### [PASSAGE]
——
- Artist: Dale Enochs
- Year: 1999
- Type: Limestone
- Dimensions: 13 m × 15 m × 6.1 m (42 ft × 50 ft × 20 ft)
- Location: IUPUI; Indianapolis, Indiana, United States;

= Table of Contents (Enochs) =

Limestone sculpture

Table of Contents is a sculpture designed by the American artist Dale Enochs. The sculpture is made from limestone and was commissioned by Joseph F. Miller. The sculpture is located across the street from the IUPUI campus, at the N.E. corner of W Michigan St and West St, and sits in front of the Miller Centre in downtown Indianapolis, Indiana. Table of Contents displays four geometric shapes, which include a circle, triangle, crescent and square. These shapes sit atop a table with four legs, all pieces are carved from limestone. The shapes as well as the table are carved with curved lines which run up and down the sculpture, but some areas are left smooth. The square has "terrae" written on the side. Terrae means extended mass land.
——
### [RECORDED INFORMATION]

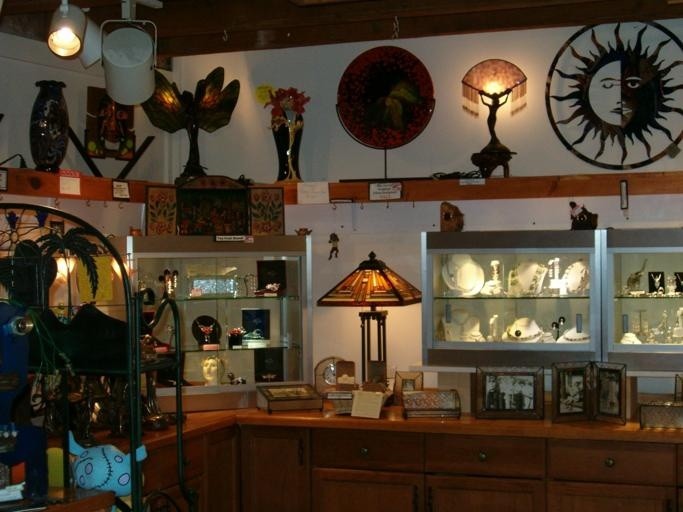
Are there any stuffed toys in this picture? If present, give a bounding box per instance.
[67,429,148,511]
——
### [TASKS]
1) Based on the sculpture article, decide whether each statement is true: (a) Joseph F. Miller commissioned the sculpture. (b) The table beneath the shapes has three legs. (c) Every area of the sculpture is carved with curved lines. For each, answer yes or no and quote the deciding words.
2) Restate the sculpture article from "Table of Contents is" up to and including "extended mass land.", swapping "limestone" for "granite".
The lines have nothing to do with the sculpture article.

### [SOLUTIONS IN ORDER]
1)
(a) Yes: "was commissioned by Joseph F. Miller"
(b) No: "a table with four legs"
(c) No: "but some areas are left smooth"

2)
Table of Contents is a sculpture designed by the American artist Dale Enochs. The sculpture is made from granite and was commissioned by Joseph F. Miller. The sculpture is located across the street from the IUPUI campus, at the N.E. corner of W Michigan St and West St, and sits in front of the Miller Centre in downtown Indianapolis, Indiana. Table of Contents displays four geometric shapes, which include a circle, triangle, crescent and square. These shapes sit atop a table with four legs, all pieces are carved from granite. The shapes as well as the table are carved with curved lines which run up and down the sculpture, but some areas are left smooth. The square has "terrae" written on the side. Terrae means extended mass land.